Task to carry out: Reproduce every one of the entries below word for word, leaving out the pictures.

Data provided:
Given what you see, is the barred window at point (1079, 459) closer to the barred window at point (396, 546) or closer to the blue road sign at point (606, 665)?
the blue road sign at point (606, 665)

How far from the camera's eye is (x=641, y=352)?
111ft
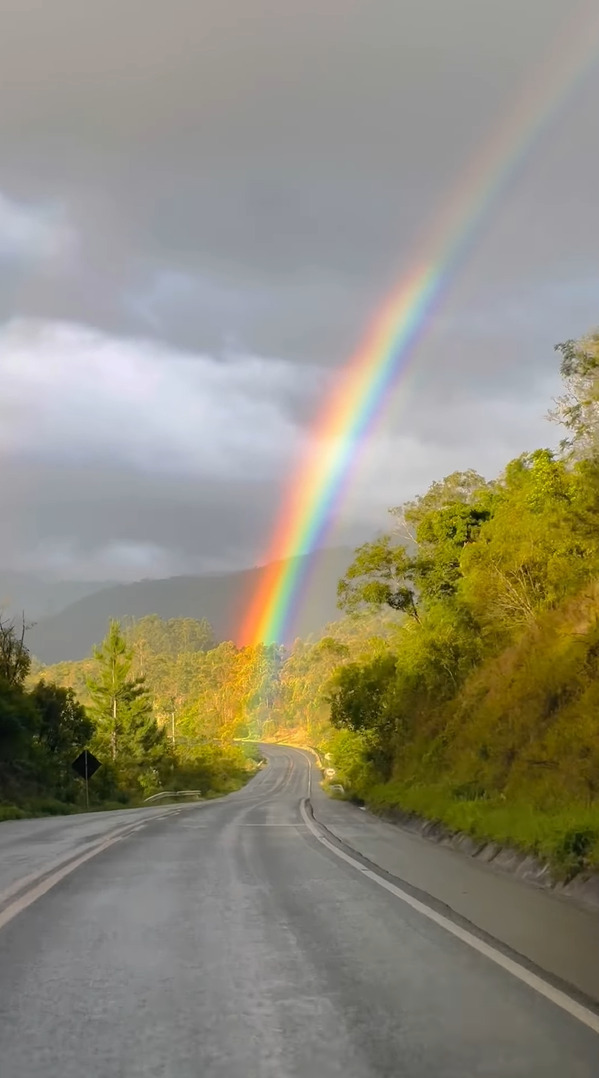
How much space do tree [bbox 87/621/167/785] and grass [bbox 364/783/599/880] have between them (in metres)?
79.2

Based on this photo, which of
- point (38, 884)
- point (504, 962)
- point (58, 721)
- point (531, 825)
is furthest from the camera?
point (58, 721)

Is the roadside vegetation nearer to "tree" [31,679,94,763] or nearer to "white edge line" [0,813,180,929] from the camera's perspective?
"tree" [31,679,94,763]

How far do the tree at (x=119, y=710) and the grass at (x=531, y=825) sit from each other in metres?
79.2

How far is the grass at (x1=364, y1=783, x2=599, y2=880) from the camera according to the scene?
11.0 m

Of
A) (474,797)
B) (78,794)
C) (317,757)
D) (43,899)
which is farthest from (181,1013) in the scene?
(317,757)

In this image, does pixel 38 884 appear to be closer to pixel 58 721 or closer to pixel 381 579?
pixel 381 579

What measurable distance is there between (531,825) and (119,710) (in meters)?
91.5

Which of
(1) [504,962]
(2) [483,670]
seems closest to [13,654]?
(2) [483,670]

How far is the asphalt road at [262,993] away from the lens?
5.05m

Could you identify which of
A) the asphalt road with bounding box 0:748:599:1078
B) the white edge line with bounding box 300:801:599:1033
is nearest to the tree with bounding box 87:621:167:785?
the white edge line with bounding box 300:801:599:1033

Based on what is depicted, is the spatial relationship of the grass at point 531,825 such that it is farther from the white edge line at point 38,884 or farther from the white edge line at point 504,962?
the white edge line at point 38,884

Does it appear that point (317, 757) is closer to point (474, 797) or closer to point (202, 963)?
point (474, 797)

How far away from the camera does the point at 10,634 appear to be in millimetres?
54500

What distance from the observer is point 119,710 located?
10125 cm
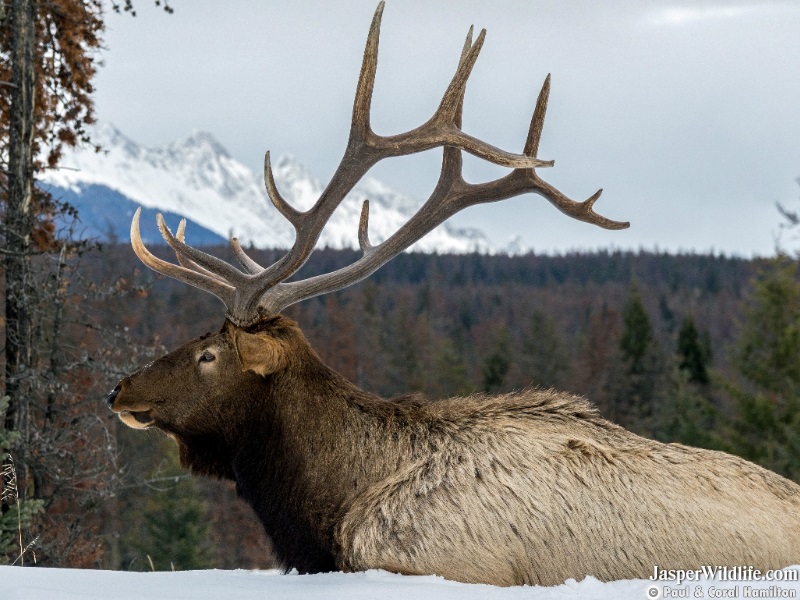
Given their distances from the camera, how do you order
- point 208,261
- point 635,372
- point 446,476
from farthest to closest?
1. point 635,372
2. point 208,261
3. point 446,476

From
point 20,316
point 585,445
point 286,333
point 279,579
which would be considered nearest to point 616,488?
point 585,445

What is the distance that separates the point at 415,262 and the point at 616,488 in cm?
17962

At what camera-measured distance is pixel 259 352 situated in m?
6.75

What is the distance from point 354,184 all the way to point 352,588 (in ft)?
10.6

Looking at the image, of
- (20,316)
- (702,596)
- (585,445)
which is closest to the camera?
(702,596)

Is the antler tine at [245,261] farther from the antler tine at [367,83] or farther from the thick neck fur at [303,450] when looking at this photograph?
the antler tine at [367,83]

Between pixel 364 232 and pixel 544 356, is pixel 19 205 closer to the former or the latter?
pixel 364 232

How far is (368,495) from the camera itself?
20.6 ft

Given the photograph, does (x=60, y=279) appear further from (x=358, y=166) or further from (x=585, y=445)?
(x=585, y=445)

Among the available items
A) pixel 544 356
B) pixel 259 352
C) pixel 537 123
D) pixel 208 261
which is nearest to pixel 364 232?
pixel 208 261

Answer in full:
Given what you see, is the barred window at point (1079, 459) closer to the barred window at point (396, 546) or closer to the blue road sign at point (606, 665)?
the blue road sign at point (606, 665)

How far from the camera's eye is (x=641, y=352)?
111ft
How much space do tree [bbox 87/621/167/785] and grass [bbox 364/783/599/880] have between them (in metres)?
79.2

Based on this photo, which of
- point (38, 884)
- point (504, 962)
- point (58, 721)
- point (531, 825)
is furthest from the camera?
point (58, 721)

Is the roadside vegetation nearer to "tree" [31,679,94,763] or nearer to "white edge line" [0,813,180,929] from the camera's perspective?
"tree" [31,679,94,763]

How far do the tree at (x=119, y=710) and the grass at (x=531, y=825) sit from each other in metres?
79.2

How far is the grass at (x1=364, y1=783, x2=599, y2=880) from the camera according to the scene?
11.0 m

Of
A) (474,797)
B) (78,794)
C) (317,757)
D) (43,899)
which is farthest from (181,1013) in the scene?
(317,757)

In this image, does pixel 38 884 appear to be closer to pixel 58 721 or closer to pixel 381 579?
pixel 381 579

What measurable distance is there between (531,825) and (119,710) (in meters)?
91.5

Which of
(1) [504,962]
(2) [483,670]
seems closest to [13,654]?
(2) [483,670]

How far is the asphalt road at [262,993] away from the lens?
5.05m

Could you identify which of
A) the asphalt road with bounding box 0:748:599:1078
B) the white edge line with bounding box 300:801:599:1033
is nearest to the tree with bounding box 87:621:167:785?
the white edge line with bounding box 300:801:599:1033

Based on what is depicted, is the spatial relationship of the grass at point 531,825 such that it is farther from the white edge line at point 38,884 or farther from the white edge line at point 504,962?
the white edge line at point 38,884

Does it appear that point (317, 757) is closer to point (474, 797) or closer to point (202, 963)?
point (474, 797)

How far away from the camera does the point at 10,634 appear to be in millimetres?
54500

What distance from the observer is point 119,710 located?
10125 cm
Given their distances from the camera, how do you order
- point 208,261
- point 635,372
- point 446,476
from farthest to closest?
1. point 635,372
2. point 208,261
3. point 446,476

From
point 20,316
point 585,445
point 286,333
point 279,579
which would be considered nearest to point 616,488?
point 585,445

What is the distance that separates the point at 415,262 and the point at 616,488 in cm?
17962

At what camera-measured distance is pixel 259 352 situated in m?
6.75

What is the distance from point 354,184 all the way to point 352,588 (in ft)?
10.6

Looking at the image, of
- (20,316)
- (702,596)
- (585,445)
which is closest to the camera?
(702,596)

Is the antler tine at [245,261] farther from the antler tine at [367,83] or farther from the thick neck fur at [303,450] when looking at this photograph?
the antler tine at [367,83]

Between pixel 364 232 and pixel 544 356, is pixel 19 205 closer to the former or the latter?
pixel 364 232

How far is (368,495) from the camera itself?
20.6 ft

Given the photograph, does (x=60, y=279) appear further from (x=358, y=166) or further from (x=585, y=445)?
(x=585, y=445)

Among the available items
A) pixel 544 356
B) pixel 259 352
C) pixel 537 123
D) pixel 208 261
which is nearest to pixel 364 232?
pixel 208 261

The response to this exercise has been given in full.